Entering the Kingdom

John 3:1-21

I’ve been speaking over this last month about Jesus’ message – the Message about the Kingdom of God. Jesus taught us that the Kingdom of God is not something that will only happen in the future, but the Kingdom is also now, and you can join it now. You can change your citizenship from the old confining kingdom of egotism, racism, consumerism, hedonism and other associated “–isms” to the expansive kingdom of God. Today I want to talk about how to do that – how do you enter the Kingdom of Heaven, how do you change your citizenship? To start to answer that question, I’ll begin with a story that Brian McLaren tells in his book, “The Secret Message of Jesus.” In honour of the world cup, it is a soccer story

“It happened years ago, when I coached soccer for my kids. We were the mighty Yellow Jackets, an eight-and-under girls’ team, and in our first few seasons we would lose by double-digit scores that seemed more like football scores: 2 1—3, 17—0, 28—4. The girls liked each other so much, and they had so much fun just being together, they hardly noticed the score. Even after a trouncing, they’d run up to me, jumping and smiling and giggling. “Did we win? Did we win?” they would ask. “Well,” I’d say,

“we came in second.”

During one game, Alexi, a good-natured (but not so good-playing), was playing fullback. In an unusual moment of inspired intensity, she stole the ball and dribbled—or perhaps chased is a better word—the ball up to midfield. Soon she was swarmed by three players from the other team, and they instantly formed a knot of eight kicking feet, eight flaring elbows, and four swaying ponytails. In the middle of the scramble, Alexi spun around a couple of times, trying to keep the ball in her control. When she broke free, a little dizzy, surprised to have the ball still in her control, she saw something she had never seen before: a wide open field between her and the goal.
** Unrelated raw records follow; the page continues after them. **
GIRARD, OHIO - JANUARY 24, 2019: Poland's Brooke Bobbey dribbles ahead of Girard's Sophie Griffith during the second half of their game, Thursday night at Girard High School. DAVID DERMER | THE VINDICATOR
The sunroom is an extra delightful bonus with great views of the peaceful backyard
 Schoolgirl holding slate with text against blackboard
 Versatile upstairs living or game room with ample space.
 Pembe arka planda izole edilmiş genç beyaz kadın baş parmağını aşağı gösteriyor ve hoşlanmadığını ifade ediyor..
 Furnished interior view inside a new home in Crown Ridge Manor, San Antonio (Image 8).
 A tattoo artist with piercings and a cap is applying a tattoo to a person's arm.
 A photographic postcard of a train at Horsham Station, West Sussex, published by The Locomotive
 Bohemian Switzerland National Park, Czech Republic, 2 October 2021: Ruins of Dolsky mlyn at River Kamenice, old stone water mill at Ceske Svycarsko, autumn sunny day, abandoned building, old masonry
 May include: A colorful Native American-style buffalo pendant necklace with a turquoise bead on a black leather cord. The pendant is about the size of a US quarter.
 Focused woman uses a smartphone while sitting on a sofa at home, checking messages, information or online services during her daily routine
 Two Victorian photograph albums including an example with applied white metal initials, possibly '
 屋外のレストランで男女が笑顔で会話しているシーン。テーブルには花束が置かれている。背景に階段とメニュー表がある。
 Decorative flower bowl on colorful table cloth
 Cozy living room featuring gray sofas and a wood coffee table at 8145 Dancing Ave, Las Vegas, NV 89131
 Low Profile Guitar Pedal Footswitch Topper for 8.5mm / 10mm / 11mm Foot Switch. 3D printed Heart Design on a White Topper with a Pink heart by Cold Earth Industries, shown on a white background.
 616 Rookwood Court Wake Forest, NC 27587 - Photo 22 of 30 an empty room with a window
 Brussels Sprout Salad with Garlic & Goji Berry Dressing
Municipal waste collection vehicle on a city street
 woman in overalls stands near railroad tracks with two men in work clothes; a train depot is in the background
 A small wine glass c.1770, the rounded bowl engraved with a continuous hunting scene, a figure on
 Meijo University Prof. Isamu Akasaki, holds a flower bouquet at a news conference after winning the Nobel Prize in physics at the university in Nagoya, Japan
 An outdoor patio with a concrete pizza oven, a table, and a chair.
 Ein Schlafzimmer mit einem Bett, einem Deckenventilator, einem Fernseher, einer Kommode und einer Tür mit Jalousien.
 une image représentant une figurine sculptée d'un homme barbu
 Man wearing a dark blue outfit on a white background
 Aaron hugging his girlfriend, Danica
I saw her glance up at the goal and then down at her feet, and I detected a look on her face I had never seen. It was as if, for the first time in this sport, she knew exactly what to do, and all her resources were unified in a glorious moment of clarity, hope, and commitment. She—a fullback—was going to score!

So she started dribbling. She had never dribbled so well. She drove forward, head down, fists clenched, deep in concentration. Kick, kick, step, kick, step, step, kick. There was only one problem in the entire universe at that moment, a problem of which she was blissfully unaware: she was driving to the wrong goal.

I started yelling, “Turn around! Turn around, Alexi! It’s the wrong goal!” She plunged forward. Then the parents started shouting too. “Wrong way, Alexi! Wrong goal! Turn around!” She couldn’t hear us; she was in another dimension of time and space. Her fellow defenders didn’t want to steal the ball from their friend and teammate, so they backed away, confused. Kick, step, step, kick, pause. She neared the goal and looked up once more, oblivious to our shouting, grim in her determination, pursing her lips. She was a fullback, a defender, and she had never been in scoring position before. Her latent inner athlete had come alive, and the thrill filled her with ecstasy. As her right foot cocked back in her backswing—the backswing of the most important kick of her entire eight-year life—somewhere in the inner regions of her brain a tiny alarm went off. “Why was her best friend and teammate Robin in the goal box? Why did Robin look so afraid?”